Analizar la gráfica p-p plot de los Ln de los datos con un incremento de datos
anormales.
Tener capacidad para comprender porque se produce cambios es la grppafica p-p plot.
Crear un algoritmo para generar datos con distribución de gauss usando el Teorema
del Limite Central.
2. ALCANCES
En el transcurso de este informe se podrá dar cuenta de que el análisis de la curva p-p
plot del Ln de los datos nos da información de posibles anomalías en nuestros datos.
3. INTRODUCCIÓN
La necesidad de acudir a herramientas estadísticas para el análisis de datos en todas las
áreas del conocimiento, ha hecho que aparezcan con el correr de los años nuevas
metodologías que, no obstante se centran en fundamentos probabilísticos comunes, son
específicas para cada una de las diversas disciplinas del saber. Algunos ejemplos son, entre
otros, la econometría, psicometría o la bioestadística.
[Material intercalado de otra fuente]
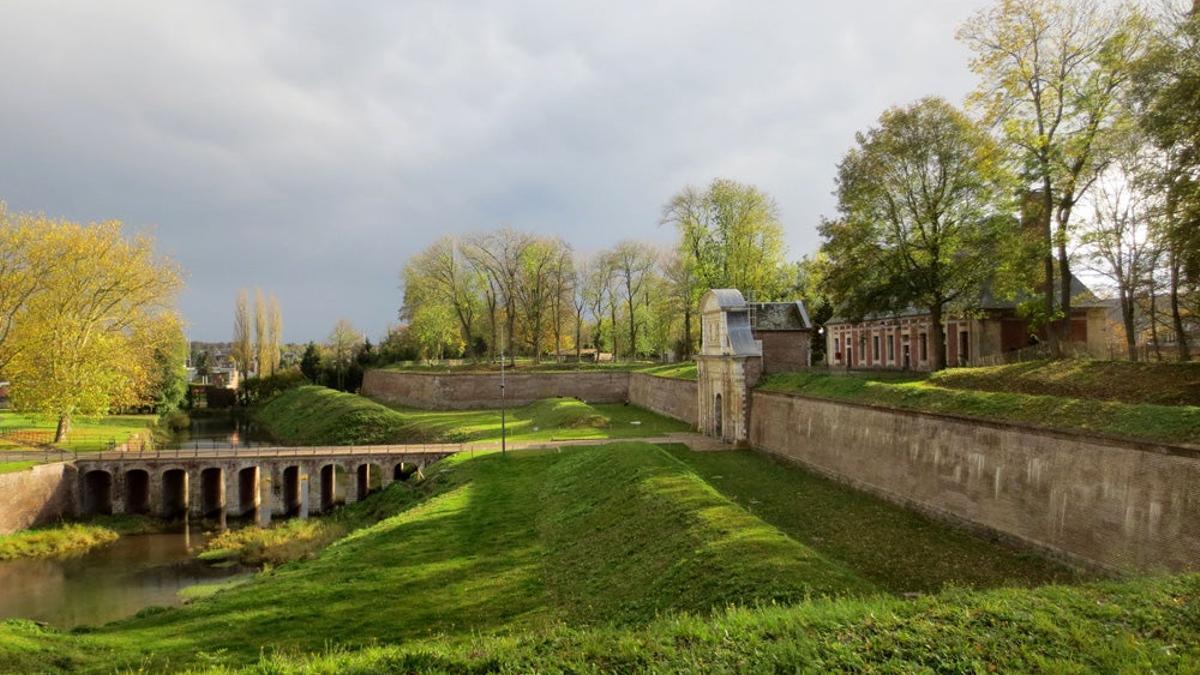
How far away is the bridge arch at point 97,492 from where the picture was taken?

La gran relevancia que tiene
actualmente a nivel mundial el tema ambiental ha hecho que los profesionales en estadística
encaminen esfuerzos en el desarrollo de nuevas técnicas apropiadas para el análisis de
información enmarcada dentro de este contexto. Como consecuencia de este impulso surgió la
geoestadística, teniendo como padre a George Matheron.
4. FUNDAMENTO TEORICO
PROBABILIDAD-PROBABILIDAD (PP) TERRENO
Una probabilidad-probabilidad (PP) parcela se utiliza para ver si un determinado
conjunto de datos sigue alguna distribución especificado. Debe ser aproximadamente lineal si
la distribución especificado es el modelo correcto.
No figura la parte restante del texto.